## SOURCE DOCUMENT
========
I hunt and compete with a Mission Craze by Mathews. It is super adjustable and adaptable as well as very forgiving. My only complaint is that cam to cam it is somewhat of a short bow. It's an older bow but it's been very reliable and is quiet and fast enough for hunting and I've shot two deer with it in the past few years. Seeing it's an older bow the price for these bows is relatively low now, even if you were to go with a new model it you can find them fairly priced. I've shot with many women who shoot Mathews Helium bows both for target and hunting and all of them seem to have nothing but good things to say about them.


----------



## slabs (Sep 26, 2018)

If you are looking for something a little more adjustable I would suggest the Diamond Infinite Edge. Very adjustable and a good shooter. Otherwise the Mathews Avail is probably the best womens/short draw bow that I have ever laid my hands on.


----------



## Dltemple84 (Jan 4, 2017)

....


----------



## In God We Trust (Apr 4, 2016)

…....


----------



## Akgirlnextdoor (Nov 5, 2018)

I started with a PSE and a Diamond Nova. I have been hunting and competing for 2 years with Mathews Monster Chill. Absolutely love it. It’s an older but solid compound bow.


----------



## hunterbabe210 (Nov 8, 2018)
========
Repeat the forum thread about compound bows above word for word, from start to finish.

## DATA EXCERPT
========
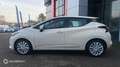 Nissan Micra 1.0 IG-T 92ch Acenta 2021.5 - thumbnail 8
========
## OUTPUT FOR THIS TASK
I hunt and compete with a Mission Craze by Mathews. It is super adjustable and adaptable as well as very forgiving. My only complaint is that cam to cam it is somewhat of a short bow. It's an older bow but it's been very reliable and is quiet and fast enough for hunting and I've shot two deer with it in the past few years. Seeing it's an older bow the price for these bows is relatively low now, even if you were to go with a new model it you can find them fairly priced. I've shot with many women who shoot Mathews Helium bows both for target and hunting and all of them seem to have nothing but good things to say about them.


----------



## slabs (Sep 26, 2018)

If you are looking for something a little more adjustable I would suggest the Diamond Infinite Edge. Very adjustable and a good shooter. Otherwise the Mathews Avail is probably the best womens/short draw bow that I have ever laid my hands on.


----------



## Dltemple84 (Jan 4, 2017)

....


----------



## In God We Trust (Apr 4, 2016)

…....


----------



## Akgirlnextdoor (Nov 5, 2018)

I started with a PSE and a Diamond Nova. I have been hunting and competing for 2 years with Mathews Monster Chill. Absolutely love it. It’s an older but solid compound bow.


----------



## hunterbabe210 (Nov 8, 2018)